The geography of the Torres area is unique. Situated on a long coastal plain stretching from Laguna to beyond Chuí, one of the world's longest continuous sandy beaches, it stands out because it is the only place along the shore with rocky outcrops, the volcanic basalt "towers" that gave the city its name. Additionally, the coastal plain, wider to the north and south, narrows at this point, making it a mandatory passage for those avoiding the Serra Geral plateaus when traveling between the south and north. Indigenous peoples had already recognized Torres as a natural pathway, creating trails there before the Portuguese arrived.

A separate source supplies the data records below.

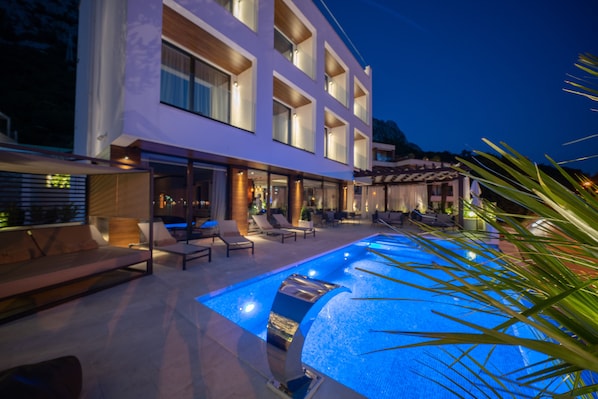 A modern hotel with a swimming pool, outdoor seating, and a well-lit facade.
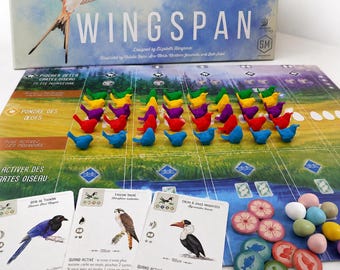 Puede incluir: Un juego de mesa Wingspan que incluye una caja grande con la ilustración de un ave, un tablero con filas de figuras de aves de plástico en verde, amarillo, morado, rojo y azul, tres cartas de aves y fichas redondas de huevos en tonos pastel.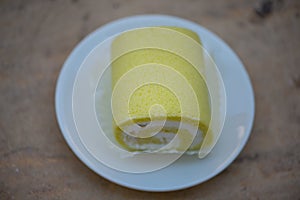 Sponge cake cream roll on white dish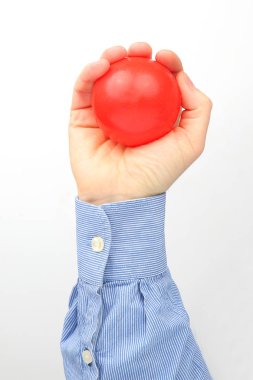 Erkek el beyaz arka planda kırmızı bir top tutuyor.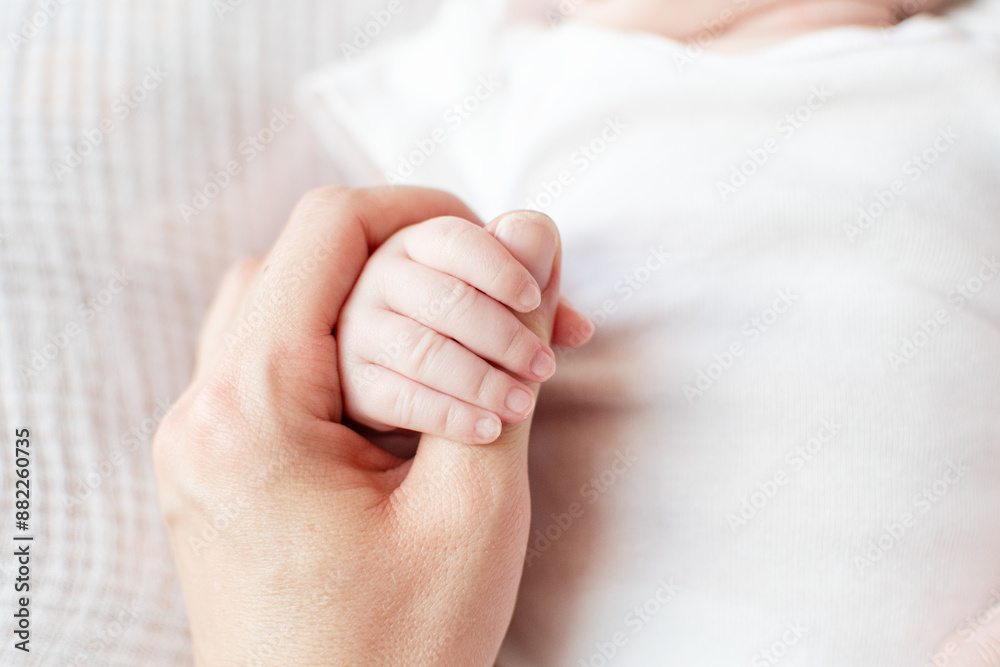 The newborn is holding the finger of the mother on a white background. The newborn squeezes a finger. Family and home concept. Healthcare, pediatrics. The newborn is holding the finger of the mother on a white background. The newborn squeezes a finger. Family and home concept. Healthcare, pediatrics.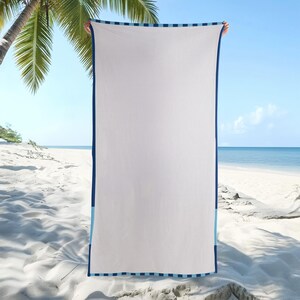 May include: A white beach towel with a navy blue border and light blue stripes. The towel is rectangular and held up against a beach backdrop with palm trees and ocean views.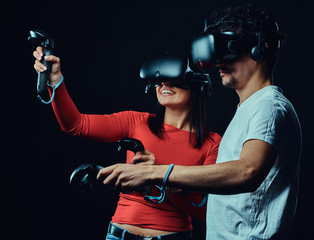 Happy friends playing video games wearing virtual reality glasses with controllers. © Fxquadro
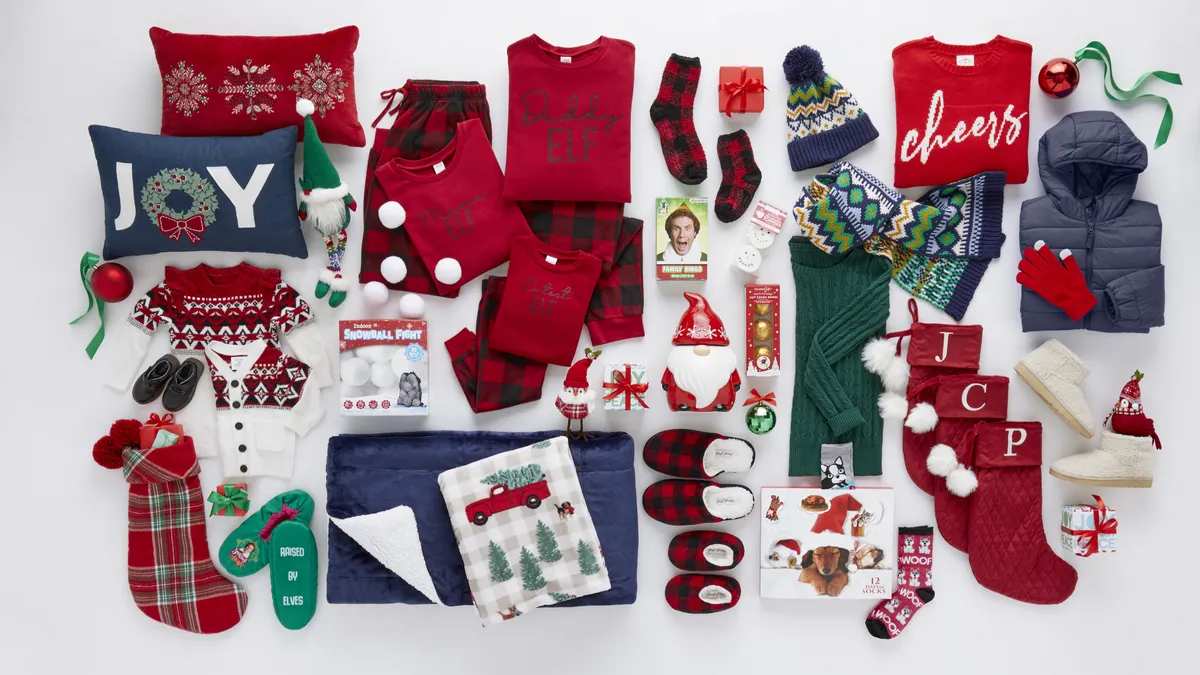 Gathering of holiday gift items including shirts, stockings, slippers and pillows.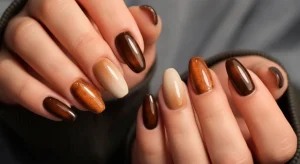 Flat lay of aesthetic fall gel nails featuring pumpkin chrome, latte ombré, and cinnamon brown aura designs arranged on a neutral background.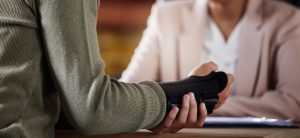 Injured employee holding a cast on their hand in a meeting with their employer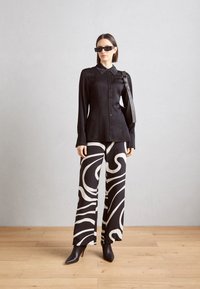Zwarte langarm button-up shirt met een kraag, gecombineerd met zwart-wit gestreepte wijde broek. Model draagt zwarte zonnebril en hoge hakken.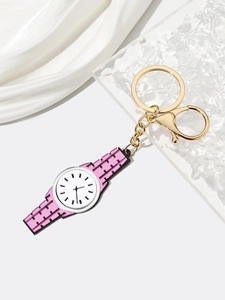Close-up of pink watch-shaped acrylic keychain with golden metal ring and lobster clasp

Colonization by Europeans began not long after the discovery of Brazil in 1500. A 1639 letter from King Philip IV of Spain to the Viceroy of Peru, the Marquis of Mancera, notes that paulistas had been advancing along Brazil's southern coast for some time. The trails opened by indigenous groups became the routes used by the Portuguese throughout the 17th century, coming from the north, to gradually claim territory that, under the Treaty of Tordesillas, belonged to Spain—the Portuguese territory ended at Laguna, Santa Catarina, much further north. A chronicle by Jerônimo Rodrigues describes the area as the frontier of the Ibirajara indigenous nation, which dominated up to the Mampituba River, with the Patos or Carijós to the north, though they frequently encroached on each other's lands.

Among the early white pioneers who ventured into these regions were slave hunters seeking indigenous captives and tropeiros gathering the cattle that multiplied freely in the pampas. Portugal, disregarding treaties, continued to encroach on Spanish lands. After the founding of Rio Grande in 1737 at the mouth of the Lagoa dos Patos, on the state's southern coast, the Portuguese established a military post at Imbé in 1738. However, this post could not control the entire area up to the Serra, and it became necessary to secure the narrowing of the coastal plain further north, where Torres would emerge. The Itapeva Rocks were the first site chosen, located about 60 km north of Imbé, where another military garrison was established. However, this site also proved to be insufficient, failing to cover a final trail used by cattle smugglers to pass undetected. By the late 17th century, the presence of some scattered Portuguese-Brazilian residents was recorded in the region.